Vote sebelum membaca😘
.
.
Begitu selesai dengan pekerjaanya, Lumina mendekat pada Serena yang terlihat sedang bersih-bersih. "Serena."
Wanita itu tersentak, dia nampak ketakutan, wajahnya berkeringat, bahkan tidak membalas tatapan Lumina. Dia buru-buru terfokus kembali pada pekerjaanya membersihkan kaca. "Serena, ada apa?"

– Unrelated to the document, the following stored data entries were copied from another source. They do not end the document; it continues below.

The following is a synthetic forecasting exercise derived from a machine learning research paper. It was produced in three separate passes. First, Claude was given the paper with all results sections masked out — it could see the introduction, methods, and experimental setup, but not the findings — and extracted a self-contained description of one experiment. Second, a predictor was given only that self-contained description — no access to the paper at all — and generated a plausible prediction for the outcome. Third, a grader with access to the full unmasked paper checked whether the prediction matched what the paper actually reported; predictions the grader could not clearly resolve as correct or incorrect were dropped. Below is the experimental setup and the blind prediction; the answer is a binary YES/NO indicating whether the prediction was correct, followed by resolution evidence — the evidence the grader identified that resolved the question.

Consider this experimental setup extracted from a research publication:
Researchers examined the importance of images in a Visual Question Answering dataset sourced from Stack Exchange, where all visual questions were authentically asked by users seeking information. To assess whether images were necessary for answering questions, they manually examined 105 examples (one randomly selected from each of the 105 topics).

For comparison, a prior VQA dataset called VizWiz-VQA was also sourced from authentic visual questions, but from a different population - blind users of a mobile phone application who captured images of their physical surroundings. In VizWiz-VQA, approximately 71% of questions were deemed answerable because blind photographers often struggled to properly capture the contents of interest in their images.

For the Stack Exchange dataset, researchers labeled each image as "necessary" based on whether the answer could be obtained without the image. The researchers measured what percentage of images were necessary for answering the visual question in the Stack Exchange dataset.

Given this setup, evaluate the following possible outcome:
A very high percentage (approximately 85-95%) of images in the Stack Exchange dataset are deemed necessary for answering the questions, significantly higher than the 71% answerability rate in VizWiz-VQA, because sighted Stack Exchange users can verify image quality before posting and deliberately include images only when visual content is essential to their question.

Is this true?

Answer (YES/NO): NO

"Tidak," jawabnya lalu berpindah ke kaca lain. Dia jelas ketakutan, matanya waspada, dan sesekali melihat keadaan sekeliling. Lumina menyadari ada yang tidak beres, dia segera menarik Serena untuk duduk sesaat. Awalnya wanita itu berontak, tapi Lumina menahan bahunya kuat.
"Serena, tenangkan dirimu. Apa yang terjadi?"
Saat tatapannya membalas manik biru laut, Serena mulai menenang. Kekhawatiran itu sekan hilang, mengalir bersama air saat menatap manik Lumina. "Aku bermimpi buruk semalam."
"Apa yang kau mimpikan? Signore Lucius?"
Serena tertawa, dia mengusap peluh di lehernya. "Aku akan bahagia jika memimpikan pria setampan dia. Yang aku mimpikan adalah monster hitam dengan tubuh mengerikan."
"Tenanglah, itu hanya mimpi." Menggenggam Serena kuat, mencoba menyalurkan keyakinannya bahwa semua akan baik-baik saja. terbukti dengan dirinya yang mulai terbiasa dengan mimpi yang sama setiap malam. Pandangan Lumina mengedar. "Ngomong-ngomong, kemana para pelayan lain?"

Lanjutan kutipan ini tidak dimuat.